A koala sitting in a eucalyptus tree
Pandas, who are more closely related to whales than to koalas, evolved independently to fit the same niche, but with bamboo in place of eucalyptus, in a completely different part of the world. Not only has evolution selected for the dumbest animal alive, it has done it more than once. This adaptation - expending as little energy on brain power, or indeed anything else - works.
Compare koalas and pandas to crows. Crows are famously intelligent, demonstrating tool use, social learning, long term memory and even "metacognition", i.e. thinking about thinking. They dominate not one but many niches all around the world. Crows can survive anywhere. However, their big brains take a lot of energy. Crows are "opportunistic feeders" - they will eat anything, and they expend a lot of energy finding food.

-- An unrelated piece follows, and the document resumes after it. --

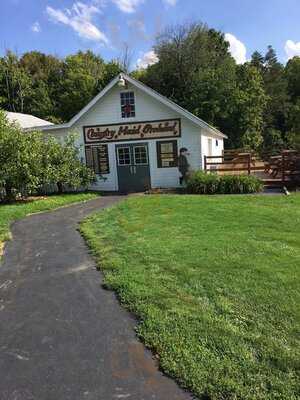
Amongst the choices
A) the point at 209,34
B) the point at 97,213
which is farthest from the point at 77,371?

A carrion crow (corvus corone)
An even better example of this high-adaptability high-energy strategy is the common rat. Rats are a pest precisely because they outcompete native species in pretty much any niche they find. They explore their environment, using their advanced spatial awareness to build a "mental map" of the world around them, forming strategies tailored to its specific circumstances.
The trade-off: rats binge-eat. They consume everything they can and won't stop eating when they've had "enough". I often wonder if we hate rats precisely because they remind us of the things we hate about ourselves. Like us, all the destruction wrought by rats, consuming relentlessly, destroying ecosystems, serves one purpose: fuelling their enormous brains so they can survive and reproduce.
Tiny low-energy brains and huge high-energy brains, two wildly divergent survival strategies, both result from the same process: evolution. It seems counter-intuitive, and yet we see something strikingly similar in software development as well. I'm going to do my best now to convince you that it's not just something similar but the same thing.
The Energy Cost Theory of Software Evolution
Both rats and crows exhibit tool use. It's one of those evolutionary strategies that can work very well, and, indeed, it's a strategy that humans take to great extremes. Software is a tool, and, like rats and crows, we use it to increase our chances of survival and reproduction. As such, the forces that drive evolution "bleed" into our tools when we're building them.